In skool, pist off about something but wont mention what... what are you gana do, going to horse camp fri. prob. wont be online either untill sun night, or be on the phone or be able to communicte with john in any manner, shit this sucks i cant go 3 days withought talking to him.. ill melt... oo im gana mail him tongiht yaaa i can do that to keeep me busy.. there ya go.
love *me
i think i might be falling to fast for this guy, maybe making the same mistake over again.. but another part of me say's diffrent.. me and tosh just smoked up and now were sitting here stoned watching some porn or some shit on t.v. haha andrew is an asshole i dont know what i saw in him.. even i talked to him tonight to see if he was still alive, and i told him about john and he screamed at me. i asked if he was mad, and he screamed "i dont fucking even care!" he never did really care about me, he just liked to get me drunk or take pills and id get all fucked up or pass out and he had his way with me at times, whitch scared me, and one time i was just telliing him how my day went and he's like "what do you want a fucking cookie or soemthing?" and i was like " cant i just tell you how my day went?"

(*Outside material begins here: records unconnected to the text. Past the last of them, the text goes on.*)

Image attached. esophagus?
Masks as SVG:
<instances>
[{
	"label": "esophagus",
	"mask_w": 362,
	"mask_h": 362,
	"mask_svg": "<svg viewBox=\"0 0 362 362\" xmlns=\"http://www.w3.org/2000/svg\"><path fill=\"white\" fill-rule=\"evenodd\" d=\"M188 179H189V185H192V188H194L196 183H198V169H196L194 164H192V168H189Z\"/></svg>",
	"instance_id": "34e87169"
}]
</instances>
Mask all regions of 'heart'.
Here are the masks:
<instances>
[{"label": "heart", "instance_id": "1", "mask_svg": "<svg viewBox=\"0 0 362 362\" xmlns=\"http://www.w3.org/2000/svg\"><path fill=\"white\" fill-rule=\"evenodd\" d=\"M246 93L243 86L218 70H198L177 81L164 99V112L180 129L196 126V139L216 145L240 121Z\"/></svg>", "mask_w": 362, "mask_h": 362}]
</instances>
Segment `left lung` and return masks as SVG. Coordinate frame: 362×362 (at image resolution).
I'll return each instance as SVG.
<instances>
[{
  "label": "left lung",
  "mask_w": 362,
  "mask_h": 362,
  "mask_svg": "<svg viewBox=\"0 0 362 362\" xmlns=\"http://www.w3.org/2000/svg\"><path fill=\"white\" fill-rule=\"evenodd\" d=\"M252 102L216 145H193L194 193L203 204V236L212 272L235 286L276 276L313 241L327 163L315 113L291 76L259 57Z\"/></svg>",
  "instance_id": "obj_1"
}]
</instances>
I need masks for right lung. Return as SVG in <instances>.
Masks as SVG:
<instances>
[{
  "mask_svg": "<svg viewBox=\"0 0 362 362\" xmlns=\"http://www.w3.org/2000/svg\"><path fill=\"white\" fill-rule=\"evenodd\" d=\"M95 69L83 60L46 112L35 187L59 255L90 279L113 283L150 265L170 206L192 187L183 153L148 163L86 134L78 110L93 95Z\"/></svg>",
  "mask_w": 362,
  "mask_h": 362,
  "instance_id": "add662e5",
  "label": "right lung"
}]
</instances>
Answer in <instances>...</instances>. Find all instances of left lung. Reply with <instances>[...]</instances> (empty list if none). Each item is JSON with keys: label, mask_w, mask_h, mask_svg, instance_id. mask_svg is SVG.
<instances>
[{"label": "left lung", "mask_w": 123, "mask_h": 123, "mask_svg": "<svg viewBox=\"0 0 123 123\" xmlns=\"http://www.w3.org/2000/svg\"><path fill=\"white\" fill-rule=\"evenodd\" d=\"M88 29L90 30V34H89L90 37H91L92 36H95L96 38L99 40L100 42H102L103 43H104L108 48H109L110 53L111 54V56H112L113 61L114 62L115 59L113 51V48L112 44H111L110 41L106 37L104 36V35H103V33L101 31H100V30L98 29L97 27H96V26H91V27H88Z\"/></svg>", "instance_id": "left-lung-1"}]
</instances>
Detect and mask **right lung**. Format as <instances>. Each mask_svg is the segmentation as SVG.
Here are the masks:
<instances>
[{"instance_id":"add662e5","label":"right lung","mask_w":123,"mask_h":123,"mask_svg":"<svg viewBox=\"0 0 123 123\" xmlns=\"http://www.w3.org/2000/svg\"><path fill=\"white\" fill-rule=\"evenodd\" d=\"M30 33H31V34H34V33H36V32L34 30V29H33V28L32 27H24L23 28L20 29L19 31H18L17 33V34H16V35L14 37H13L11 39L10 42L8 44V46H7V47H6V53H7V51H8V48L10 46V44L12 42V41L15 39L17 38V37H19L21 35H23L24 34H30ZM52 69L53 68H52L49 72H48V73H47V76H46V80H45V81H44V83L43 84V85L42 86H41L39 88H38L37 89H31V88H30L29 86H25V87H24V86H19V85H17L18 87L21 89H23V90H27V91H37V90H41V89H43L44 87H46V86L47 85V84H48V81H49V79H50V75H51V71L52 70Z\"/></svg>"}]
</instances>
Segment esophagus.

well i guess i couldnt, and with john i can tell him anything and he actually understands me and listens to me. i ahve alot to think about
im praying that poppie is ok, i dont care about horse camp any more, i just want him to get better, images flash through my mind of the day he fell and the ambulance came, but one special ting came out of that day, 'john swept me off my feet and held me and whispered to me, i could have cried just for that, no one knows how much that ment to me and il will allways remmember that, damn im getting tired so im going to bed, i love you all.
your baby girl~ *Me
im happy and pist,pist becouse ppl are bein assholes, happy becouse i got to talk to my hunnie again today, he's diifrrent but i like that about him, he treats me sooo well i still cant believe it at times, it just takes my breath away, becouse i guess im used to guys treating me like shit, becouse in the past i was just used and i guess i didnt see that till it was over, but what do you do, learn from your mistakes and try to move on, and im happy that i have moved on becouse i found someone that truly cares, and i guess that what matters, its just .. i cant stand to be hurt badly again.. but im willing to take that risk. i love you babe.